[Saved entries]
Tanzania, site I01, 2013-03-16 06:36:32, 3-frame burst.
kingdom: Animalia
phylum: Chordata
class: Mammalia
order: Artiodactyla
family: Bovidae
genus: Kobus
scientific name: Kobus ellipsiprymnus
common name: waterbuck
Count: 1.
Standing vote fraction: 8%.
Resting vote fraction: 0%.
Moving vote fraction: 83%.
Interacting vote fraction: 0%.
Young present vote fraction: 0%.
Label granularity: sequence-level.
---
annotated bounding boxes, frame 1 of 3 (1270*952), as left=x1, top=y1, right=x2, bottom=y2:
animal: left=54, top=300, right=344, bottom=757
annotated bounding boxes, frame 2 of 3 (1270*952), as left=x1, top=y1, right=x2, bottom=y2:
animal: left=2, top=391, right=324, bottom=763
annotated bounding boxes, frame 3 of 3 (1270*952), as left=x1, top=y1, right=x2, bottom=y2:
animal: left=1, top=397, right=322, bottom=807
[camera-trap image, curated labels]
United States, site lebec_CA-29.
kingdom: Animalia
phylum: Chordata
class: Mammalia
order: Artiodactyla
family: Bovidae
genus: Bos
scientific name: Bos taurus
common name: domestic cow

▸ **What to do**:
Could you give the data above again, exact in every line?

▸ **Written answer**:
Tanzania, site I01, 2013-03-16 06:36:32, 3-frame burst.
kingdom: Animalia
phylum: Chordata
class: Mammalia
order: Artiodactyla
family: Bovidae
genus: Kobus
scientific name: Kobus ellipsiprymnus
common name: waterbuck
Count: 1.
Standing vote fraction: 8%.
Resting vote fraction: 0%.
Moving vote fraction: 83%.
Interacting vote fraction: 0%.
Young present vote fraction: 0%.
Label granularity: sequence-level.
---
annotated bounding boxes, frame 1 of 3 (1270*952), as left=x1, top=y1, right=x2, bottom=y2:
animal: left=54, top=300, right=344, bottom=757
annotated bounding boxes, frame 2 of 3 (1270*952), as left=x1, top=y1, right=x2, bottom=y2:
animal: left=2, top=391, right=324, bottom=763
annotated bounding boxes, frame 3 of 3 (1270*952), as left=x1, top=y1, right=x2, bottom=y2:
animal: left=1, top=397, right=322, bottom=807
[camera-trap image, curated labels]
United States, site lebec_CA-29.
kingdom: Animalia
phylum: Chordata
class: Mammalia
order: Artiodactyla
family: Bovidae
genus: Bos
scientific name: Bos taurus
common name: domestic cow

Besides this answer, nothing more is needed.